Java theory and practice: Going atomic

An algorithm is said to be wait-free if every thread will continue to make progress in the face of arbitrary delay (or even failure) of other threads.

By contrast, a lock-free algorithm requires only that some thread always make progress. (Another way of defining wait-free is that each thread is guaranteed to correctly compute its operations in a bounded number of its own steps, regardless of the actions, timing, interleaving, or speed of the other threads. This bound may be a function of the number of threads in the system.

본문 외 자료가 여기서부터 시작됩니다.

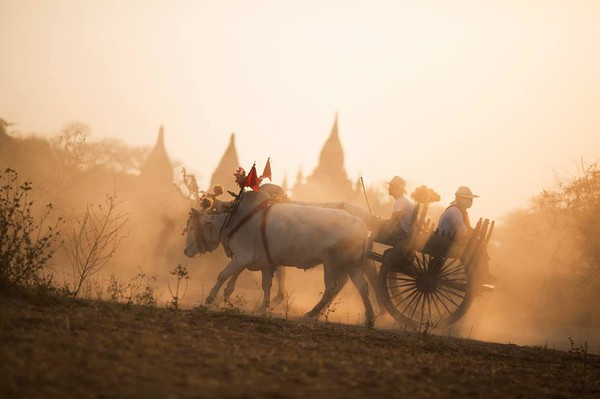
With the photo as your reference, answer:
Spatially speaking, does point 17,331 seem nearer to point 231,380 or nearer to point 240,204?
point 231,380

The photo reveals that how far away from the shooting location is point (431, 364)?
5898mm

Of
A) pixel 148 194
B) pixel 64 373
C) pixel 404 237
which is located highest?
pixel 148 194

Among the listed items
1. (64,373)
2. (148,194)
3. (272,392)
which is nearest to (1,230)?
(64,373)

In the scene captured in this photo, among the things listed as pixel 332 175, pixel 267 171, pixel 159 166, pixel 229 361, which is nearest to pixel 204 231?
pixel 267 171

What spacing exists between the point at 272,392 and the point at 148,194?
97.1ft

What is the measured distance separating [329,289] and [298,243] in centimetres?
92

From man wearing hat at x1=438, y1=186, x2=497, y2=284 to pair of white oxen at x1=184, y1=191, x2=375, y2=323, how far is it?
134 centimetres

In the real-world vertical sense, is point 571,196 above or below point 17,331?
above

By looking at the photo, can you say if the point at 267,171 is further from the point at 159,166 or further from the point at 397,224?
the point at 159,166

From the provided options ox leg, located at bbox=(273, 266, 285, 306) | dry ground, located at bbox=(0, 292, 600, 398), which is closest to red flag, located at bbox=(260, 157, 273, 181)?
ox leg, located at bbox=(273, 266, 285, 306)

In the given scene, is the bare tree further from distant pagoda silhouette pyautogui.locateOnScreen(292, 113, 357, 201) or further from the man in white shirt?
distant pagoda silhouette pyautogui.locateOnScreen(292, 113, 357, 201)

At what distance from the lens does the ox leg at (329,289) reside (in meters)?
10.1

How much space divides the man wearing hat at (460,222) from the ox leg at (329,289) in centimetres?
188

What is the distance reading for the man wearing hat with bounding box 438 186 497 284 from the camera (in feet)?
34.1
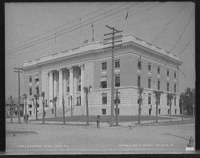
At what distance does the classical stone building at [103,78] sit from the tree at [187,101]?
209mm

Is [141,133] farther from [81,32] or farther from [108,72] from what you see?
[81,32]

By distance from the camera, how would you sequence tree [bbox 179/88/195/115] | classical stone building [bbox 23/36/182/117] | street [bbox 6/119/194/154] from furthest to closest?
classical stone building [bbox 23/36/182/117]
tree [bbox 179/88/195/115]
street [bbox 6/119/194/154]

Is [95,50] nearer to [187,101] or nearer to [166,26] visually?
[166,26]

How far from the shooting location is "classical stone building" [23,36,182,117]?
9.03 m

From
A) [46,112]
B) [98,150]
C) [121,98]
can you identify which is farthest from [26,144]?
[121,98]

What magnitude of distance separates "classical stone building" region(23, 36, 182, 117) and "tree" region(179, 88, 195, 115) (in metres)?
0.21

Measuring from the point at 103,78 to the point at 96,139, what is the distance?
1533 millimetres

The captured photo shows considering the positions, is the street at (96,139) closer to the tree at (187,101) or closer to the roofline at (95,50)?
the tree at (187,101)

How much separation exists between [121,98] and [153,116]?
921 millimetres

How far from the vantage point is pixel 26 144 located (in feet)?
28.5

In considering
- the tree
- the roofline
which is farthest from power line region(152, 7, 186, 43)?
the tree

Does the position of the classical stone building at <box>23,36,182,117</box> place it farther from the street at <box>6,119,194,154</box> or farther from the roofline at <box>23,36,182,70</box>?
the street at <box>6,119,194,154</box>

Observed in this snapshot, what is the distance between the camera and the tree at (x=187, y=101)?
347 inches

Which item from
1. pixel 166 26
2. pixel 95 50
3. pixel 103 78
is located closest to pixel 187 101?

뮤텍스 (락)을 사용한 Random Number Generator의 예

public class PseudoRandomUsingSynch implements PseudoRandom {
    private int seed;

    public PseudoRandomUsingSynch(int s) { seed = s; }

    public synchronized int nextInt(int n) {
        int s = seed;
        seed = Util.calculateNext(seed);
        return s % n;
    }
}

AutomicInteger와 CompareAndSet을 사용한 lock-free 구현

public class PseudoRandomUsingAtomic implements PseudoRandom {
    private final AtomicInteger seed;

    public PseudoRandomUsingAtomic(int s) {
        seed = new AtomicInteger(s);
    }

    public int nextInt(int n) {
        for (;;) {
            int s = seed.get();
            int nexts = Util.calculateNext(s);
            if (seed.compareAndSet(s, nexts))
                return s % n;
        }
    }
}